Digamos que el padre y la madre de H. nacieron en Marruecos, Egipto, Argelia o el Magreb, solo por mencionar algunas posibilidades; que emigraron a España cuando aún eran muy jóvenes y, con grandes esfuerzos y muchos sacrificios, lograron establecerse y hacer de su nuevo país de residencia un hogar, aunque siempre hubo gente que no les aceptó. El padre y la madre de H. no tenían experiencia previa en el ámbito del comercio pero pensaron en abrir un negocio propio y, después de algunos años, lograron su propósito.
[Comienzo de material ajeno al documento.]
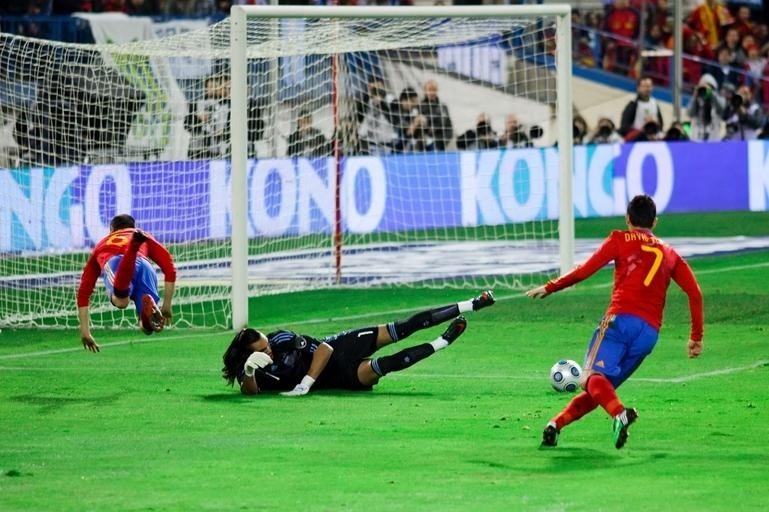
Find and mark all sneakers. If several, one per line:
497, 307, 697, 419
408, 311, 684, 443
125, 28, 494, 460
442, 316, 467, 344
471, 290, 496, 311
543, 426, 559, 446
141, 293, 164, 333
612, 408, 639, 449
131, 229, 149, 244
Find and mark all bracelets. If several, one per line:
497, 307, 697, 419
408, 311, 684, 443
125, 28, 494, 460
299, 375, 315, 389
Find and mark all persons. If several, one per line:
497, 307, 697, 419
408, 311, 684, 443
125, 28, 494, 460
76, 214, 177, 352
221, 290, 495, 397
2, 1, 768, 167
526, 195, 704, 449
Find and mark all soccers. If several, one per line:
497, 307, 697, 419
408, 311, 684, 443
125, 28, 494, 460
549, 359, 584, 392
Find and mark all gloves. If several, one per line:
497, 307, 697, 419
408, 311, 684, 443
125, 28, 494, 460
244, 351, 273, 377
280, 374, 316, 396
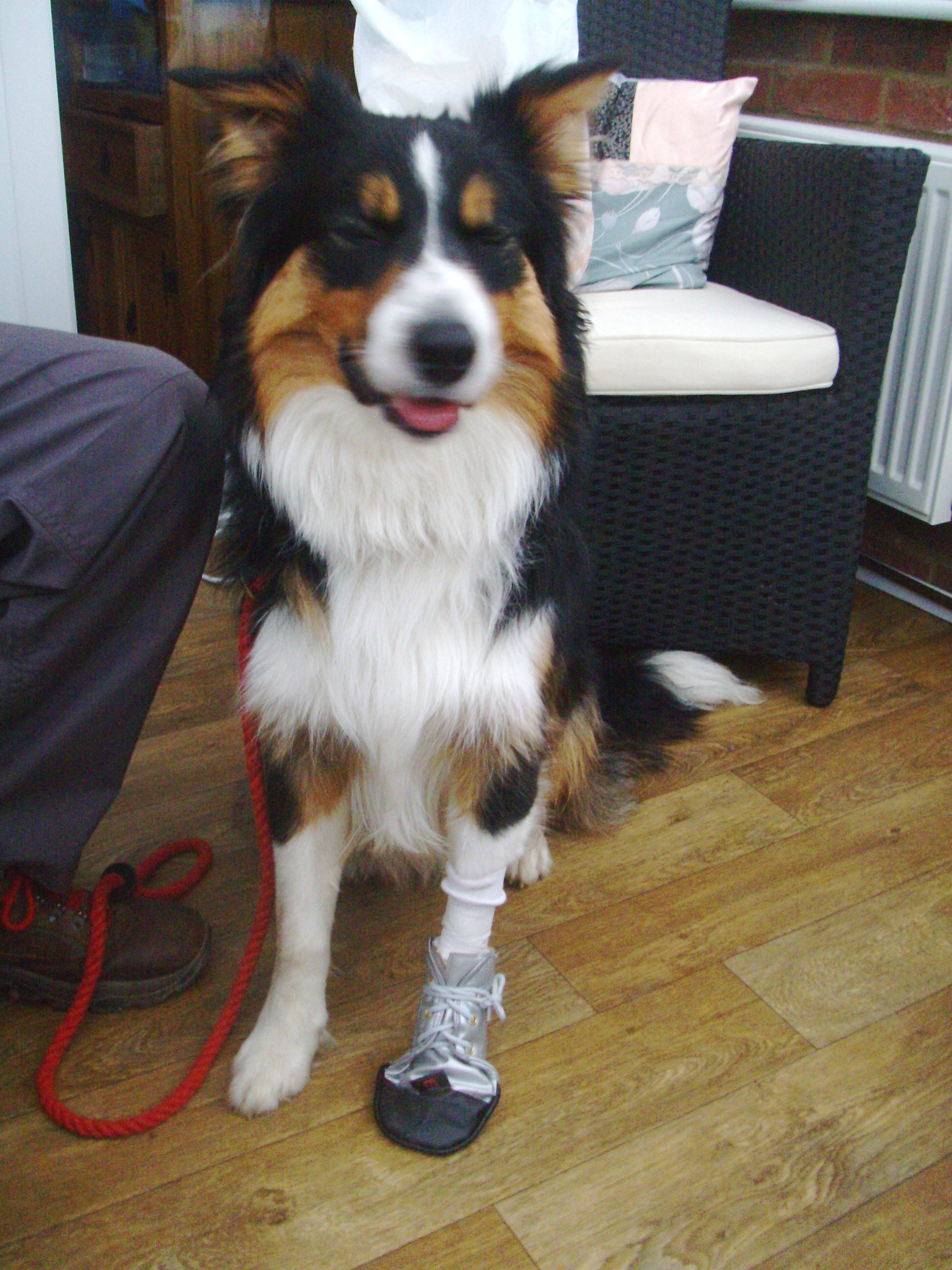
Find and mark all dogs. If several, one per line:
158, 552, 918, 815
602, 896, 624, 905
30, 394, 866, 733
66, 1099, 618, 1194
172, 51, 764, 1162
En esa tienda trabaja hoy H. durante las horas que le dejan libres sus estudios de comercio y contabilidad. En un principio H. se opuso a la idea de iniciar esos estudios: su vocación es la música, en concreto tocar la guitarra eléctrica, y su sueño formar parte de un grupo de pop como The Beatles o Radio Futura. Sin embargo, después de muchas discusiones, H. comenzó a asistir a las clases y ahora procura compatibilizar ambas ocupaciones, además de ayudar en la tienda. El comercio y la contabilidad no le encantan pero se le dan bastante bien y saca buenas notas. Su vida transcurre por cauces tranquilos, muy semejantes a los de cualquier persona de su edad que tiene la suerte de poder estudiar gracias a su padre y su madre.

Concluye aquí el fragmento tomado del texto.